Quoted passage ->
========================================

Sylvestre was educated at Camden School for Girls and also attended the Italia Conti Academy of Theatre Arts. In 1964 she released a single, "To Know Him Is to Love Him", under the name "Cleo", produced by Andrew Loog Oldham and backed by The Rolling Stones. After Brian Jones left the Rolling Stones in 1969, she agreed to rehearse with his new band but abandoned music to concentrate on her theatre and television work.

Her West End debut was at Wyndham's Theatre in Wise Child (1967) by Simon Gray, in which she starred alongside Sir Alec Guinness and was nominated most promising new actress. She was the first black actress in a leading role at the National Theatre in The National Health (1969) by Peter Nichols. She did several seasons with the Young Vic Company, including Molière's Les Fourberies de Scapin on Broadway and a tour of Mexico. She subsequently worked in many regional theatres, including the Theatre Royal, Lincoln, the Theatre Royal, Brighton, the Theatre Royal, York, the Derby Playhouse and the Belgrade Theatre, Coventry. She played Phaedre at the Edinburgh Fringe in 2007 and Rosa Parks, Josephine Baker and Wangari Maathai in Alison Mead's A Century of Women at Leicester Square Theatre (2011). She appeared with Antony Sher in his play ID (2003) at the Almeida Theatre, toured with English Touring Theatre in Far from the Madding Crowd (2008) and with Northern Broadsides in its 2010 production of Medea. She also appeared with Michael Sheen in Under Milk Wood (2021) at the Royal National Theatre. Children's theatre work includes seasons at the Unicorn Theatre and the London Bubble Theatre Company.

========================================

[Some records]
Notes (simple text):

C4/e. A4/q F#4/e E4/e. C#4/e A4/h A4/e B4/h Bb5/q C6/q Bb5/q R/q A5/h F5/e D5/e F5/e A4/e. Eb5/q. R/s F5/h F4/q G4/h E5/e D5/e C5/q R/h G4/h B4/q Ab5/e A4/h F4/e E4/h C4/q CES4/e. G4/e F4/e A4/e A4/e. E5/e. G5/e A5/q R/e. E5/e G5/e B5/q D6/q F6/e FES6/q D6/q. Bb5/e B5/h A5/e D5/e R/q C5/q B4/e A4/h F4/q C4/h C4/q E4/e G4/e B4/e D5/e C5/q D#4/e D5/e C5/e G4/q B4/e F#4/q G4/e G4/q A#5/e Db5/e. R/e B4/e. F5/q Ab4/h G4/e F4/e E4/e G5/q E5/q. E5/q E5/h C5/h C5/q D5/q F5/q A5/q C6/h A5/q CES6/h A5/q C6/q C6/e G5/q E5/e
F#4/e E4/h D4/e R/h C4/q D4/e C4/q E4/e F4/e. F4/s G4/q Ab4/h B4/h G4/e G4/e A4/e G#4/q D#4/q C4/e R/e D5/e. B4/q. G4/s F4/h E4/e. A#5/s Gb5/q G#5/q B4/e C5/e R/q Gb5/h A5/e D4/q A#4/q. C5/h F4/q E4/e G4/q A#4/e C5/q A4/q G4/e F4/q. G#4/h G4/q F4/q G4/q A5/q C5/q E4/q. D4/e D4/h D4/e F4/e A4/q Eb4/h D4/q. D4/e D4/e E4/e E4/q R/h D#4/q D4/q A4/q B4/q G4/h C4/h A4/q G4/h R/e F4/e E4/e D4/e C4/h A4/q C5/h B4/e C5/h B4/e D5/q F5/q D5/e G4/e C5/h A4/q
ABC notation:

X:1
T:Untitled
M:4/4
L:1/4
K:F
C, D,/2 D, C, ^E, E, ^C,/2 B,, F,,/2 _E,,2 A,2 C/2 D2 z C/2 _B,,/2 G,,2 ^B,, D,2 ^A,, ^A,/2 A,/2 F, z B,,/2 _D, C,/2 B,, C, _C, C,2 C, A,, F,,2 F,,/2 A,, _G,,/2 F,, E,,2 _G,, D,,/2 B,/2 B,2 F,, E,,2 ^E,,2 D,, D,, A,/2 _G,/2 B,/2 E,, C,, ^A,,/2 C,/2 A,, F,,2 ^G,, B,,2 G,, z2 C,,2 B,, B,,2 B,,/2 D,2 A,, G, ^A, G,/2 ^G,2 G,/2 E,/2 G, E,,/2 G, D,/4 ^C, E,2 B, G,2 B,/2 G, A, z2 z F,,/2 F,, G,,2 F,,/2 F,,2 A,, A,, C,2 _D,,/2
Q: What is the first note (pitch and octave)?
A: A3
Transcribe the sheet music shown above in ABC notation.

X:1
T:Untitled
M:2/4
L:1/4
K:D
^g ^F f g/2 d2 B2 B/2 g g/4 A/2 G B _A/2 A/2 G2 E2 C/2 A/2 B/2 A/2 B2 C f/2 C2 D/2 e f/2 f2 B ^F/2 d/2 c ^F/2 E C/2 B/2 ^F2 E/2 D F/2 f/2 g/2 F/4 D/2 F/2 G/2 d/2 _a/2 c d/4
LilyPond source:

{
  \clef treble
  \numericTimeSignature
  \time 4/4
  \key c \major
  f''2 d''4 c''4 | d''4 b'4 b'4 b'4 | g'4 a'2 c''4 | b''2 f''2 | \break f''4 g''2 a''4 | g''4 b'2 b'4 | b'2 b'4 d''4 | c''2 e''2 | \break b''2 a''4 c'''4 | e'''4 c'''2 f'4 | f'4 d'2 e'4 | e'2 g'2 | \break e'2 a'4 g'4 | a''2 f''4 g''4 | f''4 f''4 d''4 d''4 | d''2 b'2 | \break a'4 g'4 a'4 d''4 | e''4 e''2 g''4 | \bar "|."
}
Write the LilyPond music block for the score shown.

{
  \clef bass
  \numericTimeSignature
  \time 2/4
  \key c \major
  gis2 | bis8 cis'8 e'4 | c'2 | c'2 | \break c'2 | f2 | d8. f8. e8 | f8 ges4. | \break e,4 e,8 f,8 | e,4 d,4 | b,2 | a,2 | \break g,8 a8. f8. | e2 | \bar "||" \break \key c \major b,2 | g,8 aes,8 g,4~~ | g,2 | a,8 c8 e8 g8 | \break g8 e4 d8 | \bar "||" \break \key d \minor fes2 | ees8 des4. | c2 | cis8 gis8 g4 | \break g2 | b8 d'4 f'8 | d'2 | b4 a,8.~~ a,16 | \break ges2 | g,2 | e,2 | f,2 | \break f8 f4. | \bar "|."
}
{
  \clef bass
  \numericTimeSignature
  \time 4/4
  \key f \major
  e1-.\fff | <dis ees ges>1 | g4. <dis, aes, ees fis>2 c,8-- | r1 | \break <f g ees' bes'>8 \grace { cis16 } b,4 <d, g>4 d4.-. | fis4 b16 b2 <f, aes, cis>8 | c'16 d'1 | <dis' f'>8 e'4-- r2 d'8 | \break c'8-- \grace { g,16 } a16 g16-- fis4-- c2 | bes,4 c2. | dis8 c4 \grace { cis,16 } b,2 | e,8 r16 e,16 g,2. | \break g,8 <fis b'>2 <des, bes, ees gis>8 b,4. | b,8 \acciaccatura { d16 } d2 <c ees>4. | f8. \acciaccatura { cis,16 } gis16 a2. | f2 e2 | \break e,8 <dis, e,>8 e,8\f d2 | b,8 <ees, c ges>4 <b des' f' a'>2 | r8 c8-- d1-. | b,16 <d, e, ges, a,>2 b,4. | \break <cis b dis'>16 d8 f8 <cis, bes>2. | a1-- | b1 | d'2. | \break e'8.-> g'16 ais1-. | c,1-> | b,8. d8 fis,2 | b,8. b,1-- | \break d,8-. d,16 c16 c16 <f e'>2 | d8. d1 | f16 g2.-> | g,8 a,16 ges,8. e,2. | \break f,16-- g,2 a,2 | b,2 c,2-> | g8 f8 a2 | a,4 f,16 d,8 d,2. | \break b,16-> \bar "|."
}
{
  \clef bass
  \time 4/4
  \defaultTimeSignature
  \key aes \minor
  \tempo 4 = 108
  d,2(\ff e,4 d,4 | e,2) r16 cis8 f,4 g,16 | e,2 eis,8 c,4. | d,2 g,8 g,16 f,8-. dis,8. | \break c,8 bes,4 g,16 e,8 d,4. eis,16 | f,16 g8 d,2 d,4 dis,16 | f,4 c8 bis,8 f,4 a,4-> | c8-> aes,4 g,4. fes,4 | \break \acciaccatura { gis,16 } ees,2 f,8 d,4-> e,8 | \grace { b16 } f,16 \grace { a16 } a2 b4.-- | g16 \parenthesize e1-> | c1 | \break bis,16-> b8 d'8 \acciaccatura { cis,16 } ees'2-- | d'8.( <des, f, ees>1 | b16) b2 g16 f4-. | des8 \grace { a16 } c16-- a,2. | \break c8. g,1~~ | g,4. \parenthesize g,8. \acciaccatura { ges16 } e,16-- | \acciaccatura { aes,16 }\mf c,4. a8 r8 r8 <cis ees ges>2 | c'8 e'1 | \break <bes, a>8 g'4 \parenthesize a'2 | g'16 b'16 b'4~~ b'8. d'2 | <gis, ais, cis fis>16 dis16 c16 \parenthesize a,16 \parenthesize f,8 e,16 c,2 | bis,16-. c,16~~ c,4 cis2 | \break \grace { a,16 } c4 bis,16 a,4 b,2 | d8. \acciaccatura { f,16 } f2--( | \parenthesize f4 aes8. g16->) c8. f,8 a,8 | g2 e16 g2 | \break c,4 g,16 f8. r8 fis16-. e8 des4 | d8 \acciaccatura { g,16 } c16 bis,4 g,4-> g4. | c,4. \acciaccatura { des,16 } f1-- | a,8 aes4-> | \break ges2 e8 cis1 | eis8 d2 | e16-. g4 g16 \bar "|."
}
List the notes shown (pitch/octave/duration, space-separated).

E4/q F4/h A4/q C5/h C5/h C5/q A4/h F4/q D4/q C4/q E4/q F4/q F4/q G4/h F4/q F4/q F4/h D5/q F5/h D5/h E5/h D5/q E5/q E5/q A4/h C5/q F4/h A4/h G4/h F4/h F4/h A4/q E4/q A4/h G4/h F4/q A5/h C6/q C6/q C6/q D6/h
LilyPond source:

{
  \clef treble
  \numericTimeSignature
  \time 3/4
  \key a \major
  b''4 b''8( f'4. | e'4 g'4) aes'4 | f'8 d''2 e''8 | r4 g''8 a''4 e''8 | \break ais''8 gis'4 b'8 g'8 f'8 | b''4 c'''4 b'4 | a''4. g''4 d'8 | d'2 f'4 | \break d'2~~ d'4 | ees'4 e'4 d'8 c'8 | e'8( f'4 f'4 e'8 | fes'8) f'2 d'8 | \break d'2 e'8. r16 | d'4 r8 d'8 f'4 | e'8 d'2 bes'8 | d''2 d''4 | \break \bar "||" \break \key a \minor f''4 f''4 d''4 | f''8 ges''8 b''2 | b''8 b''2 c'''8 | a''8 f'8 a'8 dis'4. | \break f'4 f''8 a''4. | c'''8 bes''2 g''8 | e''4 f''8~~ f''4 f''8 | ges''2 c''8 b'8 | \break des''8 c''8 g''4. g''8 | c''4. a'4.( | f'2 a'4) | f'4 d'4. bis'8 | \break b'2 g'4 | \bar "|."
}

========================================

Required work ->
1. Locate every line in the rows that contains the string "major", treating uppercase and lowercase as distinct, and reproduce each such line in full.
2. Extend the biographical passage about Sylvestre's education and stage career, picking up immediately after its final sentence.
The text and the rows were taken from separate, unrelated sources.

Responses to the tasks ->
1.
  \key c \major
  \key c \major
  gis2 | bis8 cis'8 e'4 | c'2 | c'2 | \break c'2 | f2 | d8. f8. e8 | f8 ges4. | \break e,4 e,8 f,8 | e,4 d,4 | b,2 | a,2 | \break g,8 a8. f8. | e2 | \bar "||" \break \key c \major b,2 | g,8 aes,8 g,4~~ | g,2 | a,8 c8 e8 g8 | \break g8 e4 d8 | \bar "||" \break \key d \minor fes2 | ees8 des4. | c2 | cis8 gis8 g4 | \break g2 | b8 d'4 f'8 | d'2 | b4 a,8.~~ a,16 | \break ges2 | g,2 | e,2 | f,2 | \break f8 f4. | \bar "|."
  \key f \major
  \key a \major

2.
Her television appearances include: Ken Loach's Up the Junction (1965), Doctor Who (1965), Cathy Come Home (1966) and Poor Cow (1967), as well as appearances in the original Till Death Us Do Part, Z-Cars, Callan, Doctors, New Tricks, The Armando Iannucci Shows, Chambers, The Bill, Who Do You Do and A Bird in the Hand, a Tube Tales episode directed by Jude Law. After a brief appearance as a factory worker in soap opera Coronation Street in 1966, she became the first ever regular black British female character on British TV, in the original series of Crossroads, playing Meg Richardson's adopted daughter Melanie from 1970 to 1972. She was also a regular in Grange Hill, Happy Families and presented Play School and Merry-Go-Round. In 2020 she played Anne Chapman in All Creatures Great and Small, a role she returned to in 2023.

Her film credits include Till Death Us Do Part (1969), The Smashing Bird I Used to Know (1969), Trog (1970), My Lover My Son (1970), The Alf Garnett Saga (1972), Sammy and Rosie Get Laid (1987), The Love Child (1988), The Punk and the Princess (2003), Kidulthood (2006) and Paddington (2014), and she made several shorts with director Isaac Julien, including The Attendant (1992) and Vagabondia (2000), which was shortlisted for that year's Turner Prize.

For twenty years until 2016, she was joint Artistic Director of the award-winning Rosemary Branch Theatre with Cecilia Darker, where she regularly performed live music. She was also an Ambassador for the Mary Seacole Memorial Statue Appeal (MSMA). In April 2019 she was awarded Screen Nation's Trailblazer Award.

Her acclaimed one-woman show, The Marvellous Adventure of Mary Seacole, was performed at numerous venues, including the House of Lords, the National Portrait Gallery, London, the Mercury Theatre, Colchester, the Mill Studio at the Yvonne Arnaud Theatre, Guildford, and the Edinburgh Festival.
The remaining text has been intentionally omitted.